§ PASSAGE PROVIDED:
------------------------------------------------

Supreme Court of New York, Second Department

February 8, 2017

Jonathan Zuniga, et al., respondents,
v.
BAC Home Loans Servicing, L.P., etc., appellant. Index No. 3999/13

          Bryan Cave, LLP, New York, NY (Suzanne M. Berger and Catherine E. Welker of counsel), for appellant.

          David J. Broderick, P.C., Forest Hills, NY (Kenneth R. Berman of counsel), for respondents.

          CHERYL E. CHAMBERS, J.P., JOSEPH J. MALTESE, BETSY BARROS, FRANCESCA E. CONNOLLY, JJ.

          DECISION & ORDER

         In an action, inter alia, pursuant to RPAPL article 15 to quiet title to real property, the defendant appeals from an order of the Supreme Court, Nassau County (Brown, J.), dated September 2, 2014, which denied its motion pursuant to CPLR 3211(a)(7) or, in the alternative, pursuant to CPLR 3212, to dismiss the complaint and for leave to enter a default judgment on its counterclaim for sanctions.

         ORDERED that the order is modified, on the law, by deleting the provision thereof denying that branch of the defendant's motion which was pursuant to CPLR 3211(a)(7) to dismiss the complaint, and substituting therefor a provision granting that branch of the motion to the extent of dismissing the plaintiff's sole cause of action except insofar as it is predicated on the allegation that the subject promissory note has been satisfied, and otherwise denying that branch of the motion; as so modified, the order is affirmed, with costs to the defendant.

         In this action pursuant to RPAPL article 15, the plaintiffs seek to cancel a mortgage against their premises, alleging, inter alia, that the trading of the mortgage independent of the promissory note "voided and nullified" the mortgage, that a 2010 assignment of the mortgage, independent of the note, was a nullity, and that the promissory note has been satisfied. The defendant moved, inter alia, pursuant to CPLR 3211(a)(7) to dismiss the complaint.

         In considering a motion to dismiss pursuant to CPLR 3211(a)(7), the court is required to accept the facts as alleged in the complaint as true, accord the plaintiffs the benefit of every favorable inference, and determine only whether the facts as alleged fit within any cognizable legal theory (see Leon v Martinez, 84 N.Y.2d 83, 87-88; Acocella v Wells Fargo Bank, N.A., 139 A.D.3d 647; Bayview Loan Servicing, LLC v White, 134 A.D.3d 755; Pirrelli v OCWEN Loan Servicing, LLC, 129 A.D.3d 689; Jahan v U.S. Bank N.A., 127 A.D.3d 926; Benson v Deutsche Bank Natl. Trust, Inc., 109 A.D.3d 495). Although the facts pleaded are presumed to be true and are to be accorded every favorable inference, "bare legal conclusions as well as factual claims flatly contradicted by the record are not entitled to any such consideration" (Everett v Eastchester Police Dept., 127 A.D.3d 1131, 1132).

         To maintain a cause of action to quiet title, a plaintiff must allege actual or constructive possession of the property and the existence of a removable cloud on the property, which is an apparent title to the property, such as in a deed or other instrument, that is actually invalid or inoperative (see RPAPL 1515; Acocella v Wells Fargo Bank, N.A., 139 A.D.3d at 649; Acocella v Bank of N.Y. Mellon, 127 A.D.3d 891; Barberan v Nationpoint, 706 F.Supp.2d 408, 418 [US Dist Ct, S.D. NY]).

------------------------------------------------

§ GIVEN INFORMATION:

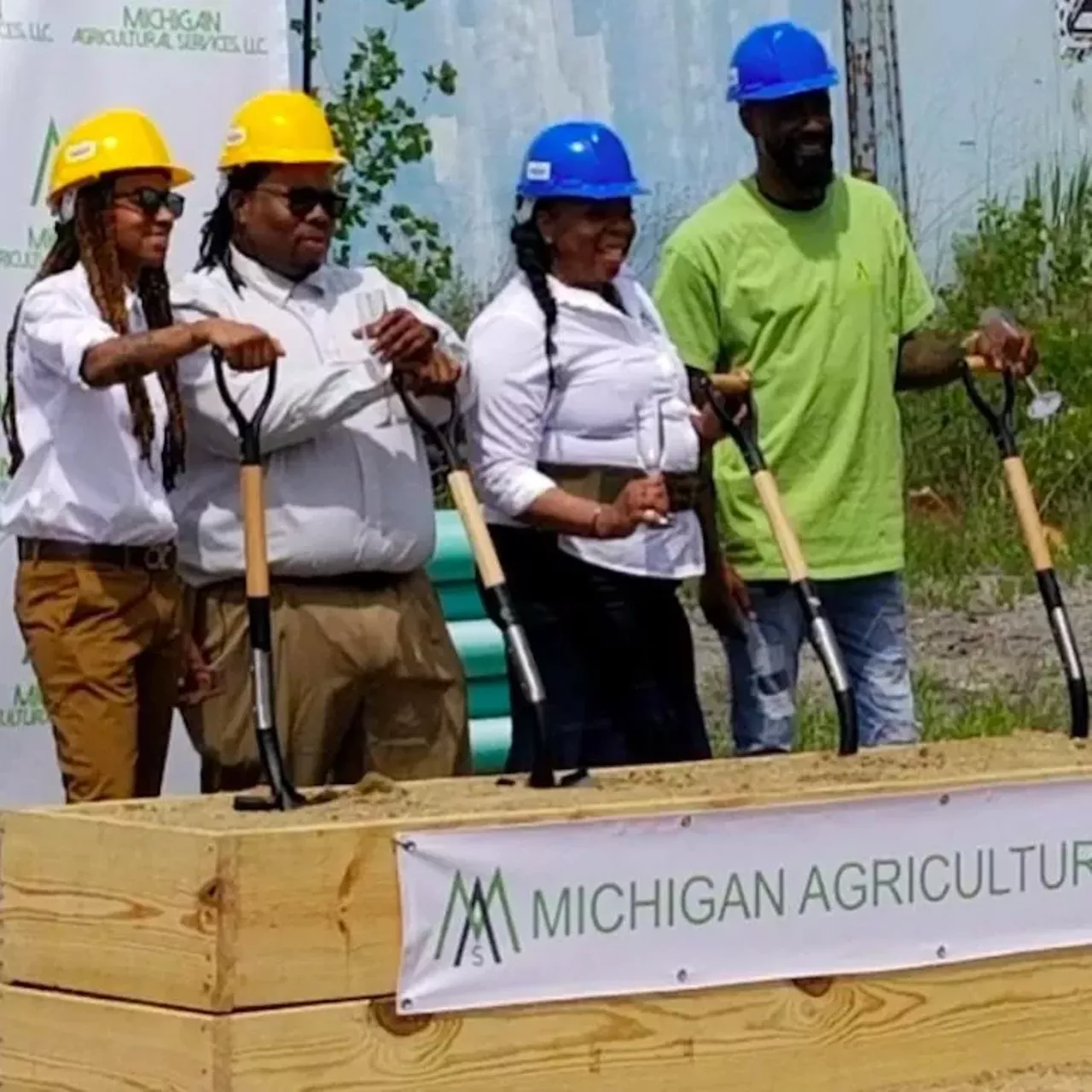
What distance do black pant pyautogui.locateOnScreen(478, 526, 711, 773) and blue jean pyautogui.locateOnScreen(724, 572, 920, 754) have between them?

------------------------------------------------

§ TASK TO CARRY OUT:
Set down, word for word, the stretch of the court decision from "Supreme Court of" through "counsel), for respondents.". The lines are separate material, apart from the court decision.

§ RESPONSE TO THIS TASK:
Supreme Court of New York, Second Department

February 8, 2017

Jonathan Zuniga, et al., respondents,
v.
BAC Home Loans Servicing, L.P., etc., appellant. Index No. 3999/13

          Bryan Cave, LLP, New York, NY (Suzanne M. Berger and Catherine E. Welker of counsel), for appellant.

          David J. Broderick, P.C., Forest Hills, NY (Kenneth R. Berman of counsel), for respondents.